Having that little girl here for 6 months was so rewarding, and helpful too because my husband was suffering with some severe complications after an injury from Hurricane Irma and ravaged by Type 1 Diabetes. This resulted in many operations within the span of a year…. brain surgery (shunt), laser surgery to repair the bleeding in his eyes (more diabetes), a back operation for herniated disks, then the injury from moving sandbags (even though he sat on the dock, moving the bags of sand just a few inches) which resulted in a million dollar back operation. Poor thing, two major back surgeries in one year, the second completely dibilitating, taking 7 hours to unwind the nerve which had grown around his spine, cleaning completely blown disks and spinal fusion. So, having my son and daughter-in-law here to help move his body or help do errands and give us the pure joy of just having this brand new life to cuddle was wonderful.
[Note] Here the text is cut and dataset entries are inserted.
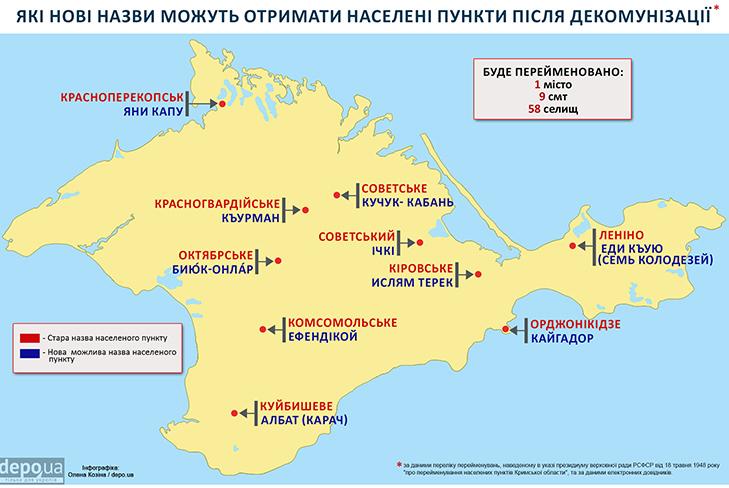 Декомунізація Криму поверне його у довоєнні часи (ІНФОГРАФІКА) - фото 1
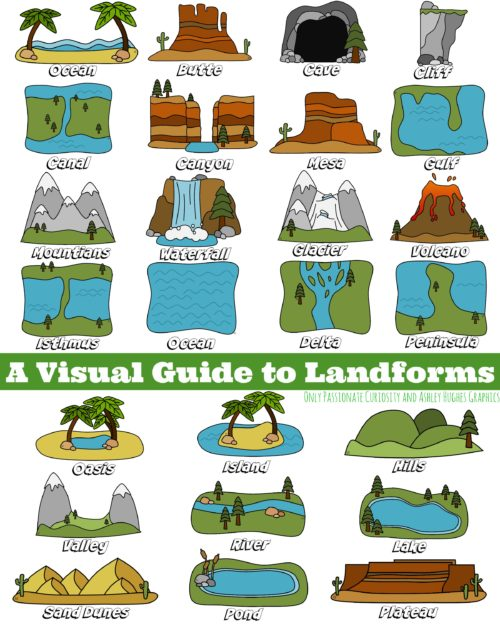 Landform Layer Book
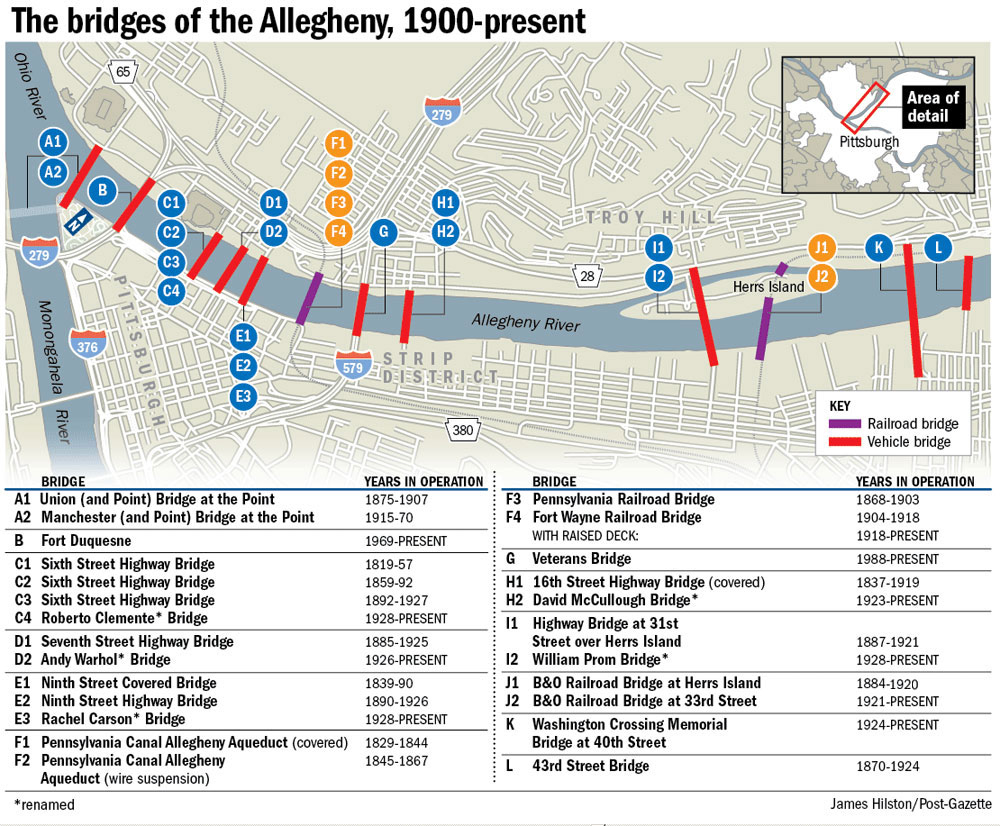 Bridges of the Allegheny, 1900 to present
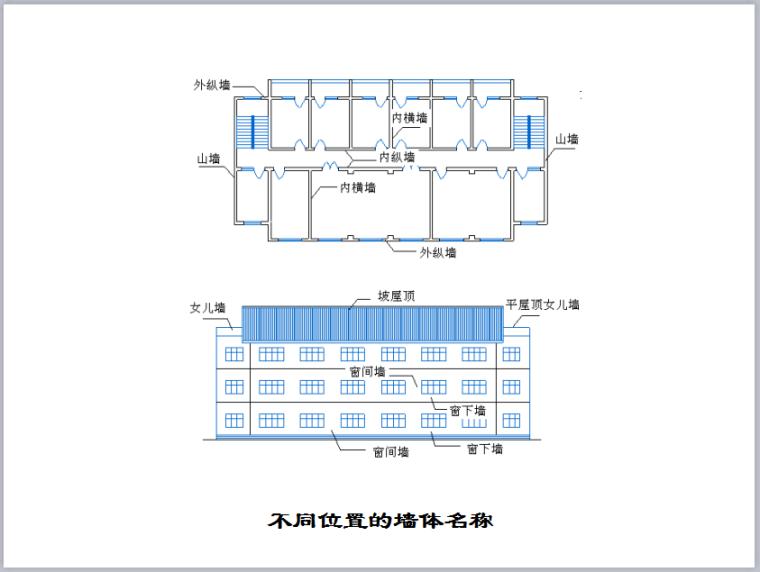 建筑工程墙体砌筑施工工艺及质量控制措施(图文并茂)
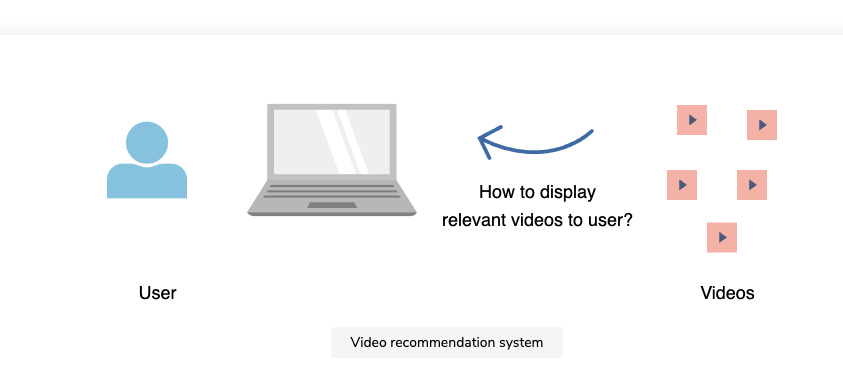 Diagram for a video recommendation system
Sadly though, a job moved one of them cross country and I haven’t gotten over the sadness since. Yes, I am always busy with our business but the support I got from my son was something else beyond description. It was a quiet respite and I never felt so happy everyday just to know that I had someone to take my mind off the constant worry.
But isn’t that what all moms do anyhow? Worry all the time? My youngest at school is an entirely different set of worry, as he has severe ADHD and being at an Ivy League school is, I am very aware, very difficult for him due to the amount of work load and the fact that it takes him 4 times longer than a normal student. EVERYTHING has to be perfect for him to start. We didn’t do drugs – or as he said at age 4 – “why drug me – I may be needing a high level of security clearance and I am far too young to be able to make those decisions.” Imagine that was my 4-year-old telling the doctor who tested him! This is an entirely different subject and I will someday go into everything I have learned and read. I will BRIEFLY say there is a brilliant series of Ted Talks by a Dr. Russell Barkley (books too) that help the three of us (me, his dad and my now-adult student).
My husband has a really hard time understanding it all – little things like – “why doesn’t he just write it down?” but now at 24, we still go to move him in and out of the dorm because that takes too much organization for him and found it impossible and I help with appointments etc from afar. And no, I am not a helicopter parent – more of an Administrative Assistant (AA). Next year, because we can’t afford a full time aid, we are going to get an apartment at school, his senior year, just to help make it easier on him and from time to time, one of us will stay there with him to assist with what normal kids can do on their own. He just needs a full time aid at certain times and I found from the learning center at school, we will be one of three parents doing the same. That’s my forever focus for him.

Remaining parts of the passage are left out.